• _Consigne_: Dans le texte sur Bonhoeffer ci-dessous, recopiez à l'identique tout ce qui va de « Réflexion sur l’éducation » jusqu'à « une forme d’oppression. ».

• _Bloc de texte_:
★ ★ ★ ★ ★

La fabrique de la bêtise : Bonhoeffer et l’effondrement moral de notre temps

Réflexion sur l’éducation moderne et l’ingénierie sociale

Une génération entière a grandi dans l’illusion que l’ignorance serait l’expression la plus pure de l’authenticité et que la honte de ne pas savoir équivaudrait à une forme d’oppression. 

Ces mêmes personnes, incapables de soutenir une conversation sérieuse sans interruption compulsive des notifications de leur téléphone, affichent pourtant des certitudes inébranlables sur des questions que la philosophie interroge depuis des millénaires. 

Ils connaissent chaque phénomène viral mais n’ont jamais entendu parler de Platon, ils réclament le respect sans en manifester les raisons, cherchent l’admiration sans construire de caractère et se persuadent que tout leur est dû sans rien offrir en retour.

★ ★ ★ ★ ★

• _Données étudiées_:

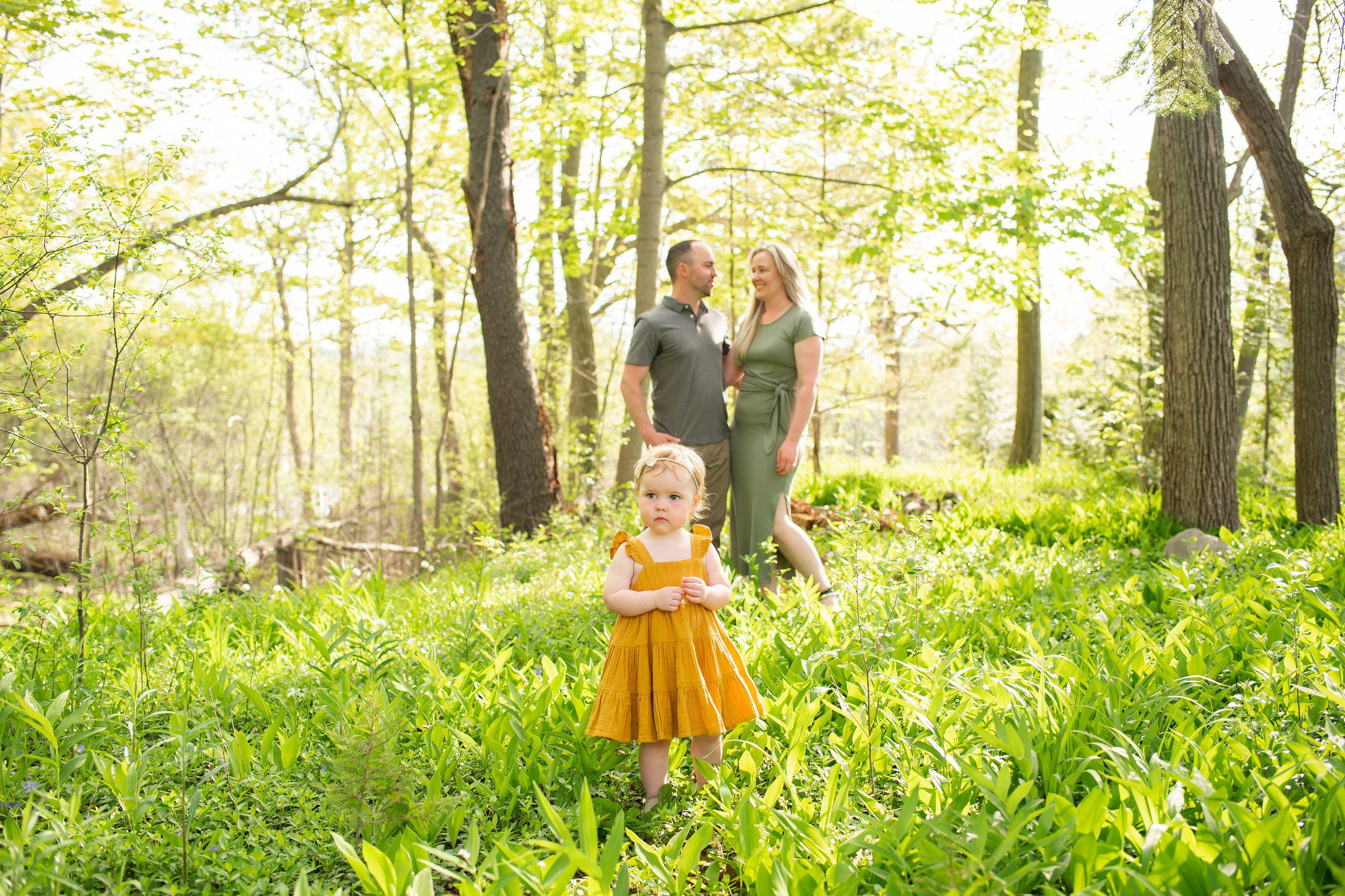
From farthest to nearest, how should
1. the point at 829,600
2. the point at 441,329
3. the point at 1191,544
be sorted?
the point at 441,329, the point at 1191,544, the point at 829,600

★ ★ ★ ★ ★

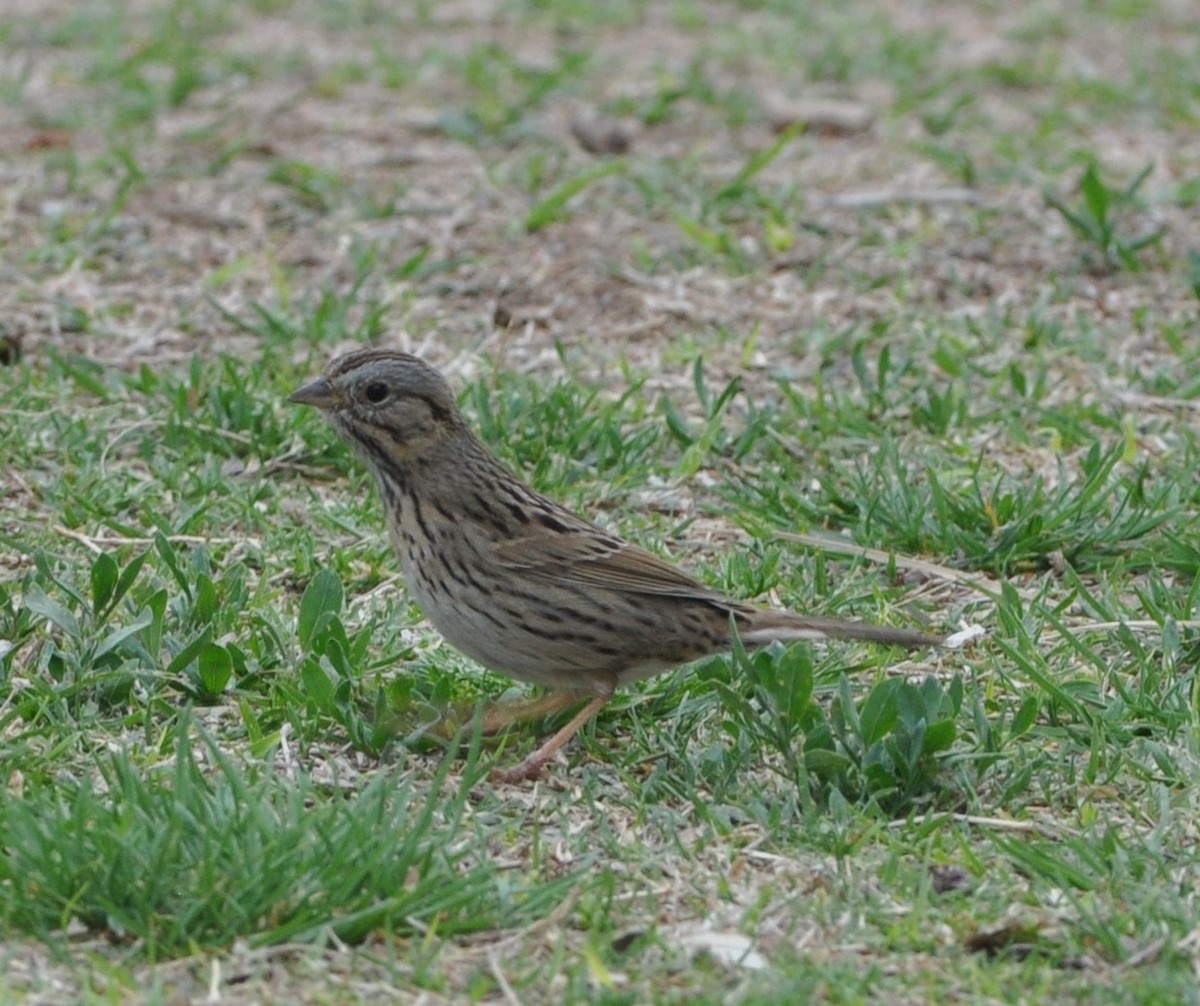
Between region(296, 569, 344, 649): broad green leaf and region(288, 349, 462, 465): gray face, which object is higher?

★ ★ ★ ★ ★

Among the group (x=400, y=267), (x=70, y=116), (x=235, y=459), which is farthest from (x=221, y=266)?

★ ★ ★ ★ ★

• _Réponse finale_:
Réflexion sur l’éducation moderne et l’ingénierie sociale

Une génération entière a grandi dans l’illusion que l’ignorance serait l’expression la plus pure de l’authenticité et que la honte de ne pas savoir équivaudrait à une forme d’oppression.